Global Contact-Rich Planning with Sparsity-Rich Semidefinite Relaxations

Abstract: We show that contact-rich motion planning is also sparsity-rich when viewed as polynomial optimization (POP). We can exploit not only the correlative and term sparsity patterns that are general to all POPs, but also specialized sparsity patterns from the robot kinematic structure and the separability of contact modes. Such sparsity enables the design of high-order but sparse semidefinite programming (SDPs) relaxations--building upon Lasserre's moment and sums of squares hierarchy--that (i) can be solved in seconds by off-the-shelf SDP solvers, and (ii) compute near globally optimal solutions to the nonconvex contact-rich planning problems with small certified suboptimality. Through extensive experiments both in simulation (Push Bot, Push Box, Push Box with Obstacles, and Planar Hand) and real world (Push T), we demonstrate the power of using convex SDP relaxations to generate global contact-rich motion plans.

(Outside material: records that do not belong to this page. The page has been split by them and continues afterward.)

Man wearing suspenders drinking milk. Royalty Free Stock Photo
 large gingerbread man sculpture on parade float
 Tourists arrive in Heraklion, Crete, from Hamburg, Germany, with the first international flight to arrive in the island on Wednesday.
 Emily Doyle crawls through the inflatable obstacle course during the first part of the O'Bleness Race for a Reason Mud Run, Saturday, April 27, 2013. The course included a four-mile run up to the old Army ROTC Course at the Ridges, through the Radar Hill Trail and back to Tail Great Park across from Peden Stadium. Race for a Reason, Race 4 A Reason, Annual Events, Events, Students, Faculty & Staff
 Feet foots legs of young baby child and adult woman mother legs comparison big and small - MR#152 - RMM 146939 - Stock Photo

As a contribution of independent interest, we release the Sparse Polynomial Optimization Toolbox (SPOT)--implemented in C++ with interfaces to both Python and Matlab--that automates sparsity exploitation for robotics and beyond.

• The paper transforms contact-rich planning into sparse polynomial optimization problems solvable via efficient semidefinite relaxations.
• A novel Sparse Polynomial Optimization Toolbox (Spot) is introduced to exploit sparsity and achieve near-global optimal solutions with certified suboptimality gaps.
• The proposed methodology is validated through extensive simulations and real-world experiments, demonstrating its efficiency in solving complex planning problems to near-global optimality.

Overview of Global Contact-Rich Planning with Sparsity-Rich Semidefinite Relaxations

This paper presents a sophisticated approach to the challenge of contact-rich motion planning in robotics through the innovative use of sparsity-rich semidefinite relaxations. It rigorously demonstrates how contact-rich planning problems transform into polynomial optimization problems (POPs) exhibiting significant sparsity that can be exploited to enhance computational efficiency and solution accuracy.

Core Contributions

This work leverages two types of sparsity: correlative sparsity and term sparsity, both particularly valuable in the context of semidefinite programming (SDP) relaxations. The authors introduce a novel Sparse Polynomial Optimization Toolbox (Spot), providing a means to exploit these sparsity patterns effectively, leading to substantial improvements over general-purpose SDP solvers.

1. Exploitation of Sparsity Patterns: The paper details the identification and utilization of correlative and term sparsity patterns found within POPs arising from the kinematic structures of robots and separability of contact modes. By doing so, it is possible to derive high-order but computationally efficient SDP relaxations.
2. Robust SDP Implementations: The Spot toolbox is designed to handle the inherently complex nature of contact-rich environments in robotics, automating the process of identifying sparsity patterns and applying them to yield near globally optimal solutions with certified small suboptimality gaps.
3. Extensive Evaluation: Simulation and real-world experiments validate the proposed methodology. The performance is assessed in tasks such as Push Bot, Push Box, and Planar Hand, revealing that the approach can solve complex planning problems to near-global optimality efficiently.
4. Minimizer Extraction: The research enhances the robustness of solution extraction from SDP relaxations using the Gelfand-Naimark-Segal (GNS) construction, ensuring reliable plan execution even when relaxation tightness varies.

Implications and Future Directions

The implications of this research are profound for both theoretical development and practical applications in robotics. By reformulating complex contact planning as POPs and effectively addressing the nonconvex nature of resulting optimization problems, the research advances the capabilities of automated planning systems. Additionally, the release of the Spot toolbox paves the way for broader application across various robotics contexts, potentially improving the efficiency and reliability of automated robotic systems in unstructured environments.

Future developments could focus on enhancing the scalability of this approach to accommodate even more intricate robotic tasks, such as those involving higher-dimensional state spaces or more complex contact geometries. Moreover, integrating machine learning techniques for better initial guesses of feasible solutions could further optimize the planning process.

In sum, this research represents a crucial step forward in leveraging computational techniques to solve enduring challenges in robotic motion planning, providing a robust framework for further innovation in the field.